Who knew that women making personal and consequential decisions about how to regulate fertility should now factor in the religious views of her employer? Most women making medical decisions about their reproductive choices might consider any number of factors: health, age, income, religious views, relationship status, plans for the future, for example. But for some women, bosses will now have a say, thanks to a decision today by a divided US Supreme Court.
The 5-4 decision holds that some for-profit corporations, like the plaintiff Hobby Lobby, can refuse to include contraception in employee health plans based on the corporate owner’s religious views that life begins at conception. Religious organizations such as churches were already exempted from the Affordable Care Act’s mandate to provide cost-free birth control coverage. Today’s decision goes a giant step further in extending that exemption to secular, for-profit employers with religious objections to contraception. Since over two-thirds of employed American adults under 65 get their health insurance through an employer, this means that millions of women across the country just saw the decision about whether they will have access to affordable birth control turned over to their boss.

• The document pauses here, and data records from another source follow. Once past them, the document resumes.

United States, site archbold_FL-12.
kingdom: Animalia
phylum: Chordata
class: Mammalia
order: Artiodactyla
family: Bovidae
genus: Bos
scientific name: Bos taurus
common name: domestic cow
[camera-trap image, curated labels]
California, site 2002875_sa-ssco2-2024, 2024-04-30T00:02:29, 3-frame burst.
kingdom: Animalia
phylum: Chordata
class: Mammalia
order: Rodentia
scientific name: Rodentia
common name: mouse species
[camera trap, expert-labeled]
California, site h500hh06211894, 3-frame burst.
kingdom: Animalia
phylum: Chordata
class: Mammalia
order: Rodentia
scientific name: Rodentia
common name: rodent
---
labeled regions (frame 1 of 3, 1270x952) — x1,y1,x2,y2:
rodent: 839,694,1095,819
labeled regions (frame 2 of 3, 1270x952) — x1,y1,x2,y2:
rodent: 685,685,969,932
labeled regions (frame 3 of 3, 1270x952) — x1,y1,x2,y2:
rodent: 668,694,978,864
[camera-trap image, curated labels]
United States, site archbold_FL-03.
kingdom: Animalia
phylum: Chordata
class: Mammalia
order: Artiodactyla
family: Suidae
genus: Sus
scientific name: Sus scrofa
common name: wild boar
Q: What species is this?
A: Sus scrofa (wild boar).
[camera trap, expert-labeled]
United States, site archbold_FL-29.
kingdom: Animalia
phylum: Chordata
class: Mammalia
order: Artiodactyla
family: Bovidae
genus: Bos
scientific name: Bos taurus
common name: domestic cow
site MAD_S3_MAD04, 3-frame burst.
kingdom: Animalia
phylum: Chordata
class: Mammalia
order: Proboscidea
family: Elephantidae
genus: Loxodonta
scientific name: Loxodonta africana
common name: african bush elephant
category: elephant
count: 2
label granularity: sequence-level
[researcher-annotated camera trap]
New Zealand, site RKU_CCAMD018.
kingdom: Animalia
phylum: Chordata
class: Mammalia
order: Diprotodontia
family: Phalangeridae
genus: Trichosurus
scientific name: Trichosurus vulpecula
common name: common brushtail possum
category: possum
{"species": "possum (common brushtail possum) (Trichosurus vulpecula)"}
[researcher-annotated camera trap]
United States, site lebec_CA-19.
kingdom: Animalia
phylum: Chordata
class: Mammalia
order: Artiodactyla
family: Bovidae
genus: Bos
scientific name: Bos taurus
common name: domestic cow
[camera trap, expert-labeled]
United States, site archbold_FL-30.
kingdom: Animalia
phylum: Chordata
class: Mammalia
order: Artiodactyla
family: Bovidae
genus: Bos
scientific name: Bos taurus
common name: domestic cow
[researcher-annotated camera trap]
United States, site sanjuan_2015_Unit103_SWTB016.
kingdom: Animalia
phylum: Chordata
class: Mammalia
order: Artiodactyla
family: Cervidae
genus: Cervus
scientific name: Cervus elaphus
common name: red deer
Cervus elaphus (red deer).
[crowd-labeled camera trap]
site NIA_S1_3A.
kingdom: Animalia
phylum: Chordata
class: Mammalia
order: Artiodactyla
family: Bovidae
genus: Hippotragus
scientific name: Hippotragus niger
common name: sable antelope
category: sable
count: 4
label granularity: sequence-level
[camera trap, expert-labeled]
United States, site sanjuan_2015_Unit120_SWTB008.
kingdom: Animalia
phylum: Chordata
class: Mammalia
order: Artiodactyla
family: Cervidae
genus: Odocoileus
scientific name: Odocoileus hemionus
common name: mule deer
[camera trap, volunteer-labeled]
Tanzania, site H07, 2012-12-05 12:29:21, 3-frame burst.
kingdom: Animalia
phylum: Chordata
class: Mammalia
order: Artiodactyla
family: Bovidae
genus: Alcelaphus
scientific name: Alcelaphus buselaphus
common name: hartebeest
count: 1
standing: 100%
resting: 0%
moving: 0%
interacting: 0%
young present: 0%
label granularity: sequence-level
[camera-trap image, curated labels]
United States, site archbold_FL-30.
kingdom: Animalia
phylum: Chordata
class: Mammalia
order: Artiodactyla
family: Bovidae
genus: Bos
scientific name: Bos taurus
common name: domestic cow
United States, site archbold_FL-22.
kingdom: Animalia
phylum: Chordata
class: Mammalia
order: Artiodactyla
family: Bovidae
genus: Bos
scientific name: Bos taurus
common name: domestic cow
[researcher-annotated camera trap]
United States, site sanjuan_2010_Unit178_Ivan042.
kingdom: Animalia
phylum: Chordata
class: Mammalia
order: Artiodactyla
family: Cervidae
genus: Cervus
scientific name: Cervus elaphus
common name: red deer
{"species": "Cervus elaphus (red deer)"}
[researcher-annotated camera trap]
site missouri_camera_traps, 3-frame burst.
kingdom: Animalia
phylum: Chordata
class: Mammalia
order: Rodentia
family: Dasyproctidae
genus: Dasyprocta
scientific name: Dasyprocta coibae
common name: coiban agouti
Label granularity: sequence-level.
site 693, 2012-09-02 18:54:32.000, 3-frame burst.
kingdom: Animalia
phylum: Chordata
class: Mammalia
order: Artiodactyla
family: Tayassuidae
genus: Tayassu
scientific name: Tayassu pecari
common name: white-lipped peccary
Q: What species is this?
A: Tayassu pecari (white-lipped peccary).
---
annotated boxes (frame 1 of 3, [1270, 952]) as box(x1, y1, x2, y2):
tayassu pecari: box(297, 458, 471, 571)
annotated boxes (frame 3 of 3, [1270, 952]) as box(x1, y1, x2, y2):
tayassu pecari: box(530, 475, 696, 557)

Today’s ruling has broad implications for women’s rights in the United States, not just in the realm of reproductive rights and health. In Justice Ruth Bader Ginsburg’s dissent, she recalls the court’s pronouncement in the landmark 1992 case, Planned Parenthood of Southeastern Pennsylvania v. Casey: “The ability of women to participate equally in the economic and social life of the Nation has been facilitated by their ability to control their reproductive lives.”
When the contraceptive mandate went into effect in 2012, an estimated 47 million women in the US gained access to cost-free birth control, and with it greater access to equality in marriage and family life, education, health, employment, political participation, and beyond. Today’s decision endangers all of those gains.